Whole-genome assembly of Corylus avellana cv “Tonda Gentile delle Langhe” using linked-reads (10X Genomics)

Abstract
The European hazelnut (Corylus avellana L.; 2n=2x=22) is a worldwide economically important tree nut that is cross-pollinated due to sporophytic incompatibility. Therefore, any individual plant is highly heterozygous.
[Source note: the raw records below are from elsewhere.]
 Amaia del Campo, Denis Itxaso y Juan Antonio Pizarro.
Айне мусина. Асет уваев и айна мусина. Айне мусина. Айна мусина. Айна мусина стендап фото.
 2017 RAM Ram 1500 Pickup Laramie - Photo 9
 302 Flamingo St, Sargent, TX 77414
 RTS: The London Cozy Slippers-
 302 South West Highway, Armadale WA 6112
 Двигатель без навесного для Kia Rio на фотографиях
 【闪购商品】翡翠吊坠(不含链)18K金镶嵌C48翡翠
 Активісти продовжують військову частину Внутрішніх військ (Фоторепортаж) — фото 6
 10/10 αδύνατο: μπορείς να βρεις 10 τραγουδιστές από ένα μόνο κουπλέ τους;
Cultivars are clonally propagated using mound layering, rooted suckers and micropropagation. In recent years, the interest in this crop has increased, due to a growing demand related to the recognized health benefits of nut consumption. C. avellana cv ‘Tonda Gentile delle Langhe’ (‘TGdL’) is well-known for its high kernel quality, and the premium price paid for this cultivar is an economic benefit for producers in northern Italy. Assembly of a high-quality genome is a difficult task in many plant species because of the high level of heterozygosity. We assembled a chromosome-level genome sequence of ′TGdL′ with a two-step approach. First, 10X Genomics Chromium Technology was used to create a high-quality sequence, which was then assembled into scaffolds with cv ′Tombul′ genome as the reference. Eleven pseudomolecules were obtained, corresponding to 11 chromosomes. A total of 11,046 scaffolds remained unplaced, representing 11% of the genome (46,504,161 bp). Gene prediction, performed with Maker-P software, identified 27,791 genes (AED ≤ 0.4 and 92% of BUSCO completeness), whose function was analysed with BlastP and InterProScan software. To characterise ‘TGdL’ specific genetic mechanisms, Orthofinder was used to detect orthologs between hazelnut and closely related species. The ‘TGdL’ genome sequence is expected to be a powerful tool to understand hazelnut genetics and allow detection of markers/genes for important traits to be used in targeted breeding programs.